Object models are gradually progressing from predicting just category labels to providing detailed descriptions of object instances. This motivates the need for large datasets which go beyond traditional object masks and provide richer annotations such as part masks and attributes. Hence, we introduce PACO: Parts and Attributes of Common Objects. It spans 75 object categories, 456 object-part categories and 55 attributes across image (LVIS) and video (Ego4D) datasets. We provide 641K part masks annotated across 260K object boxes, with roughly half of them exhaustively annotated with attributes as well. We design evaluation metrics and provide benchmark results for three tasks on the dataset: part mask segmentation, object and part attribute prediction and zero-shot instance detection. Dataset, models, and code are open-sourced: https://github.com/facebookresearch/paco

PACO

EgoTracks

EgoTracks Documentation

EgoTracks: A Long-term Egocentric Visual Object Tracking Dataset

Visual object tracking is a key component to many egocentric vision problems. However, the full spectrum of challenges of egocentric tracking faced by an embodied AI is underrepresented in many existing datasets; these tend to focus on relatively short, third-person videos. Egocentric video has several distinguishing characteristics from those commonly found in past datasets: frequent large camera motions and hand interactions with objects commonly lead to occlusions or objects exiting the frame, and object appearance can change rapidly due to widely different points of view, scale, or object states. Embodied tracking is also naturally long-term, and being able to consistently (re-)associate objects to their appearances and disappearances over as long as a lifetime is critical. Previous datasets under-emphasize this re-detection problem, and their "framed" nature has led to adoption of various spatiotemporal priors that we find do not necessarily generalize to egocentric video.

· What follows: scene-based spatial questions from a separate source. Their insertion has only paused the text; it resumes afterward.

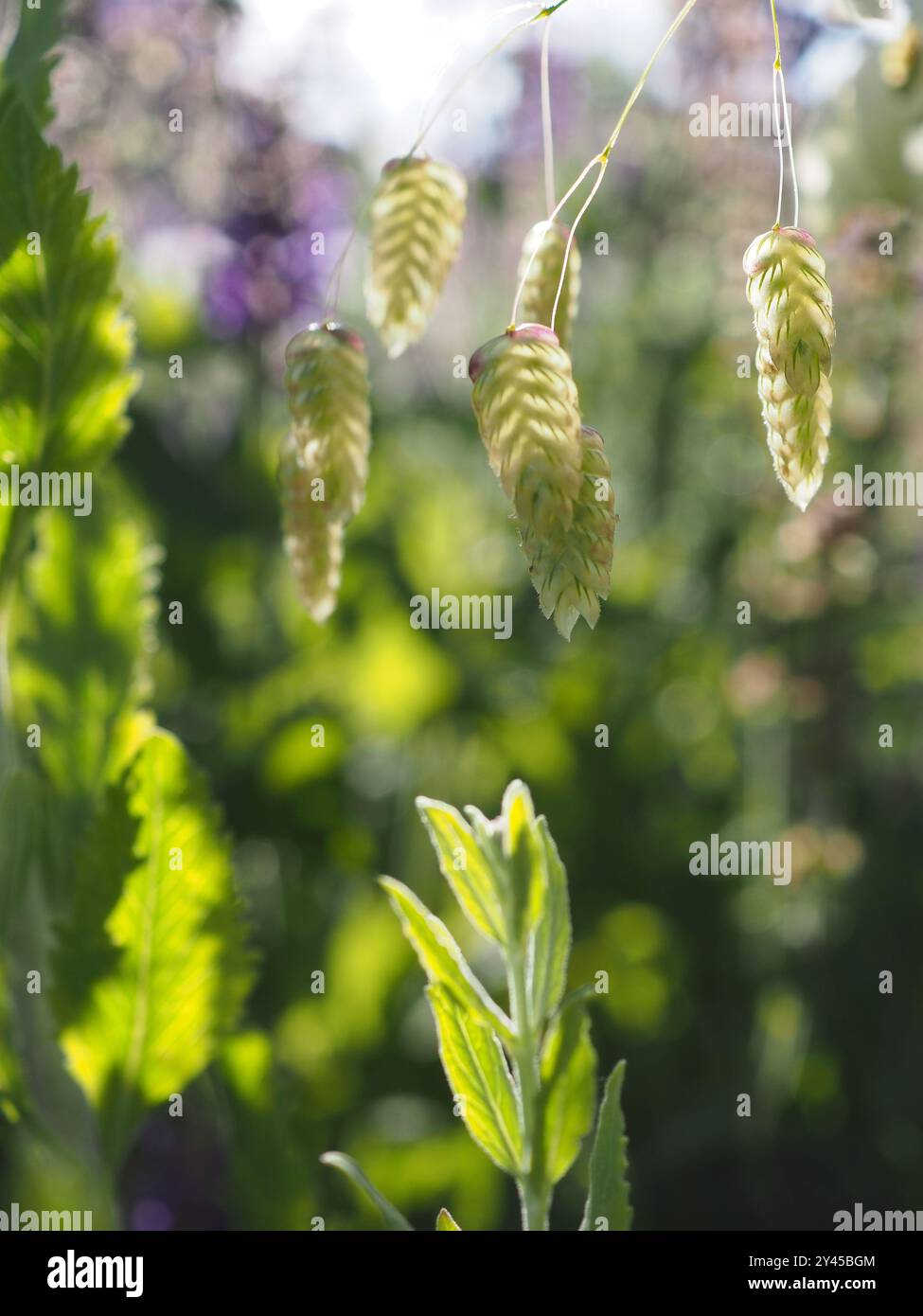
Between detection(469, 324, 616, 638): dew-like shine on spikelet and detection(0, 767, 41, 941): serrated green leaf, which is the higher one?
detection(469, 324, 616, 638): dew-like shine on spikelet

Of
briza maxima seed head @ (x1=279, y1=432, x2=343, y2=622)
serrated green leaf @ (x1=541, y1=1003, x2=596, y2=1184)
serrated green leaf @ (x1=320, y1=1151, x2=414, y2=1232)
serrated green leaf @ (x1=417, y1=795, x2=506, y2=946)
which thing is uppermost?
briza maxima seed head @ (x1=279, y1=432, x2=343, y2=622)

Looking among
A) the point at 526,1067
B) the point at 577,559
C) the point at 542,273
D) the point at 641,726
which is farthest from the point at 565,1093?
the point at 641,726

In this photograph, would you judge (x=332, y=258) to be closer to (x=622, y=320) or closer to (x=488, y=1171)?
(x=622, y=320)

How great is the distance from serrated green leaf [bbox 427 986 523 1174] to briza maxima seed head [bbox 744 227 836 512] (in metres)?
0.23

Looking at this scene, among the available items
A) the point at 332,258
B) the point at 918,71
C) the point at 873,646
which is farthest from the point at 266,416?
the point at 918,71

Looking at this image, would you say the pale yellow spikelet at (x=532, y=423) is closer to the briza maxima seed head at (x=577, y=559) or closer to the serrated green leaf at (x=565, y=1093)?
the briza maxima seed head at (x=577, y=559)

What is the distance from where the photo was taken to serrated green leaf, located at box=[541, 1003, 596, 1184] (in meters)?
0.54

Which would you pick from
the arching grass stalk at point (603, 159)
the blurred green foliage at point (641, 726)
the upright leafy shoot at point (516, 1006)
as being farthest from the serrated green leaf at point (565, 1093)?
the blurred green foliage at point (641, 726)

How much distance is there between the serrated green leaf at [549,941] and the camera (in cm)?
53

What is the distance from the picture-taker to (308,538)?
564mm

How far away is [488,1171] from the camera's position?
1068 mm

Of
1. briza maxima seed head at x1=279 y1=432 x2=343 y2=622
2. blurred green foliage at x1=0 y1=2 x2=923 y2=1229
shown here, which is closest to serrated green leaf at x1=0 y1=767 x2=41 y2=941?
briza maxima seed head at x1=279 y1=432 x2=343 y2=622

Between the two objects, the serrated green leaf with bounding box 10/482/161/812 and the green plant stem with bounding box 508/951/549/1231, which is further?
the serrated green leaf with bounding box 10/482/161/812

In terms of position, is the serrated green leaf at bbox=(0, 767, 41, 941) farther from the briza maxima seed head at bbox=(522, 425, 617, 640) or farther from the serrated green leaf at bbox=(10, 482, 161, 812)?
the briza maxima seed head at bbox=(522, 425, 617, 640)
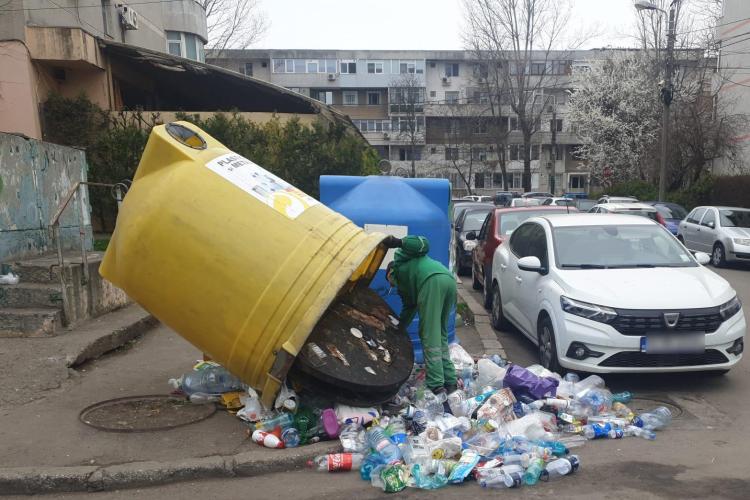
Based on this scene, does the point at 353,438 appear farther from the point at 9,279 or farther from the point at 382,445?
the point at 9,279

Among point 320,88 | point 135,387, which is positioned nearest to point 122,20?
point 135,387

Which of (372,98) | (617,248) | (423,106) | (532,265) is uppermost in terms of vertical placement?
(372,98)

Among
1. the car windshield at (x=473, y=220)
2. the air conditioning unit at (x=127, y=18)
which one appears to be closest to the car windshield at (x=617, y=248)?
the car windshield at (x=473, y=220)

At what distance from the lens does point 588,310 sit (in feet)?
18.3

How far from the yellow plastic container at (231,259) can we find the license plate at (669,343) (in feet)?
8.74

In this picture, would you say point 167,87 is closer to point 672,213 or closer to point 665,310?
point 672,213

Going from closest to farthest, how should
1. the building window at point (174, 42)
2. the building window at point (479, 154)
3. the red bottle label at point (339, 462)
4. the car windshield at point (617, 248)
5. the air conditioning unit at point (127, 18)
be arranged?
the red bottle label at point (339, 462)
the car windshield at point (617, 248)
the air conditioning unit at point (127, 18)
the building window at point (174, 42)
the building window at point (479, 154)

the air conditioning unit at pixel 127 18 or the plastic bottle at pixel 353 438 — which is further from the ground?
the air conditioning unit at pixel 127 18

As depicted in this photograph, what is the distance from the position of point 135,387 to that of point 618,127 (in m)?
37.2

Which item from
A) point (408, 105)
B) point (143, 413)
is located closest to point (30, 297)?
point (143, 413)

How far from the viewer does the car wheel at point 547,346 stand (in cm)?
595

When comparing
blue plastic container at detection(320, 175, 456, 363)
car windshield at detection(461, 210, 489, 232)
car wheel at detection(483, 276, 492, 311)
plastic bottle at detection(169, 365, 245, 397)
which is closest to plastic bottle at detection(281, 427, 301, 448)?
plastic bottle at detection(169, 365, 245, 397)

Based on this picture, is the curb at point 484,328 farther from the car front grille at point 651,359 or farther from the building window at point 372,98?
the building window at point 372,98

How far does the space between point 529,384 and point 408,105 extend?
178 feet
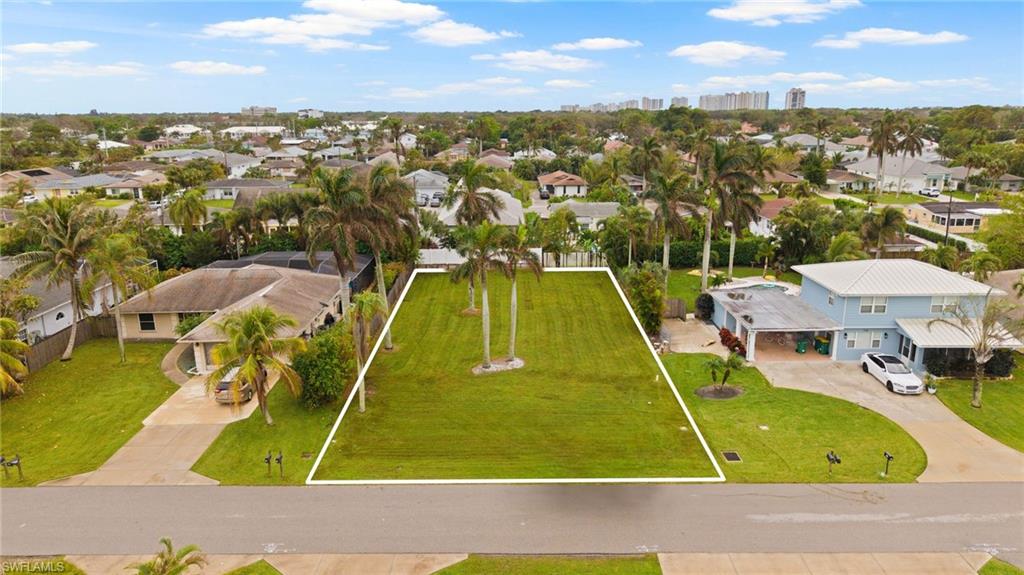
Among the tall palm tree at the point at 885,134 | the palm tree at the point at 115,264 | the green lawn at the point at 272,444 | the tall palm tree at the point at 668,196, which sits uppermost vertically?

We thus introduce EgoTracks, a new dataset for long-term egocentric visual object tracking. Sourced from the Ego4D dataset, this new dataset presents a significant challenge to recent state-of-the-art single-object tracking models, which we find score poorly on traditional tracking metrics for our new dataset, compared to popular benchmarks. We further show improvements that can be made to a STARK tracker to significantly increase its performance on egocentric data, resulting in a baseline model we call EgoSTARK. We publicly release our annotations and benchmark, hoping our dataset leads to further advancements in tracking.

Prior Incremental Updates

Downsampled Videos

Downsampled videos have been added - download as dataset video_540ss via the CLI. Videos have been scaled to 540px on the short side - more details available via the docs

Feature Updates

An error in feature generation that added some noise was corrected. Full detail will be provided shortly, and the features have already been updated.

Omnivore FP16 features were added: Features

Additional features will be released shortly as well. (EgoVLP & Narration Embeddings)

Further Details

Upon release, the CHANGELOG has more detailed specifics on the update as well. And we'll post on the Ego4D forum with details and follow up discussion there.